In an earlier post Correctly Matching Xilinx Native FIFOs to Streaming AXI FIFOs, I mentioned the advantages of interconnecting Xilinx's Native FIFOs to AXI-Streaming FIFOs and some special considerations on how to do it. Now, I would like to show a simple architecture to use the DDR3 memory as a Native FIFO.
The intention of this post is to show a possible implementation for creating a DDR3 Memory Controller which effectively remove from the end user the address handling for read and write operations and simply delivers a FIFO behaviour to the end user. There are many advantages on using a large DDR3 Memory (in the range of 1 to 4 GB) as regular FIFO. RAM Memory blocks on FPGA devices are very limited, therefore it is often required to use external devices for such purpose.
FIFOs are tipically used in FPGA designs as temporal buffers to accomodate temporal waiting states from the different logic blocks. It provides a great oportunity to cross clock domains as well. But in general they are very useful when we would like to buffer detector data which later will be used as part of an algorithm calculation when all calculations have concluded and then it is required to substract the original value from the calculated data several clock cycles after the original value arrived.
In this scenario, the limiting factor comes from the size of the FIFO that could be implemented entirely inside an FPGA. Internal storage is very small (~tens of MB) and therefore the need of designing a simple comtroller for encapsulating DDR3 transactions into input and output FIFO ports.
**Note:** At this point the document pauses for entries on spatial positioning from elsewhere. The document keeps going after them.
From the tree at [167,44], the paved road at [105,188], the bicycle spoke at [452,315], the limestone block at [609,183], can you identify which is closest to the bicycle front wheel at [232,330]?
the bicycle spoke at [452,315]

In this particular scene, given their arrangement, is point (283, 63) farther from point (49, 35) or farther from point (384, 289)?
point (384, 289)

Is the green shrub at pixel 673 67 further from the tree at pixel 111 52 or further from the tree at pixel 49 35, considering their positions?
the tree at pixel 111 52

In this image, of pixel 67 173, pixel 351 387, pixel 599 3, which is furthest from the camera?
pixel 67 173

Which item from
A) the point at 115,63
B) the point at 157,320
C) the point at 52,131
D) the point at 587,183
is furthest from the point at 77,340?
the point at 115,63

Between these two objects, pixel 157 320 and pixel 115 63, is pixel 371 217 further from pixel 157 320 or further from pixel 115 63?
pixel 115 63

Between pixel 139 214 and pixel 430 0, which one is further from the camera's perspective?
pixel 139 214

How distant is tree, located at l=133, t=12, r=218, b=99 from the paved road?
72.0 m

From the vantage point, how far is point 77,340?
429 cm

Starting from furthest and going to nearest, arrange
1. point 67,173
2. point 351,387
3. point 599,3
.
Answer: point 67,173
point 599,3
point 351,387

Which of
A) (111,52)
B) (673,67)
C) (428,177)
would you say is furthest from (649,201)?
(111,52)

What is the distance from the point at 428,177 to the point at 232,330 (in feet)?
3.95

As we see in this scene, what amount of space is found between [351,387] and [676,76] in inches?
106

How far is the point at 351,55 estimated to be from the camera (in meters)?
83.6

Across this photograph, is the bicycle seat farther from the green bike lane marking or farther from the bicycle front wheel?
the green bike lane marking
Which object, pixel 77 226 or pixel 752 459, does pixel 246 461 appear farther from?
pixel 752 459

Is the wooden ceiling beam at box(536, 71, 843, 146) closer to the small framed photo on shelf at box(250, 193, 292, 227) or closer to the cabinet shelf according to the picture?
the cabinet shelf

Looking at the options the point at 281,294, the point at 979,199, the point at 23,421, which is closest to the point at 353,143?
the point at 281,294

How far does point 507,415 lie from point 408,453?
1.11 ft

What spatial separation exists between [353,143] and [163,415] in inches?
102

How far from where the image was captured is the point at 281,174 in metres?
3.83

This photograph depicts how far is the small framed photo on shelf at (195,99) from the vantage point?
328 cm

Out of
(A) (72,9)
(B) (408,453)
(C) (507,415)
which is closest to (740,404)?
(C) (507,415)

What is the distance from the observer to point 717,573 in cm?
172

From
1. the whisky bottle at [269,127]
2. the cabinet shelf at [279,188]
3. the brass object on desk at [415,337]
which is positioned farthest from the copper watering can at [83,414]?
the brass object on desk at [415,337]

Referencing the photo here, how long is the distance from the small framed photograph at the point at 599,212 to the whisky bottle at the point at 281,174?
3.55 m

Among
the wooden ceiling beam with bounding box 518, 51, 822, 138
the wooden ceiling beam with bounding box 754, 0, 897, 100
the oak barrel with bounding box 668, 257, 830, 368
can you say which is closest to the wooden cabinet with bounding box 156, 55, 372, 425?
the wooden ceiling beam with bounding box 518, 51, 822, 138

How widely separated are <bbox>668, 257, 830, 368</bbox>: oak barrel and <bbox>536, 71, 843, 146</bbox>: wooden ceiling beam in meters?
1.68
Using the Xilinx IP integrator tool, the previours design was implemented along with a custom FSM (represented by the DataMover Controller Block in the image) to control the data flow written in Verilog and integrated with the rest of the block design. The Verilog file contains two simple state machines for writing and reading operations of the DDR considering the current status of the input and output FIFOs.
The transfer of data from the input FIFO to the S2MM AXI-S port of the DataMover is managed by the state machine mentioned above. When the input FIFO is empty the FSM remains in the IDLE state. Once some data has arrived it moves to the FILLING FIFO state where it waits until one of two conditions are met. First the data size contained in the input FIFO has to be greater or equal to 4 kB or second the Timer signal has reached its maximum value. If one of those two conditions are met, then the FSM proceeds to the SEND CMD and SEND DATA states. The timer signal allows the system to not remain locked in case that less than 4 kB of data have arrived. The filling level of the FIFO is measured using the "More Accurate Data Counts" feature available in the "First Word Fall Through" FIFO. In this way there is an accurate representation of the data contained inside and therefore the size of the data to transfer can be calculated appropriately.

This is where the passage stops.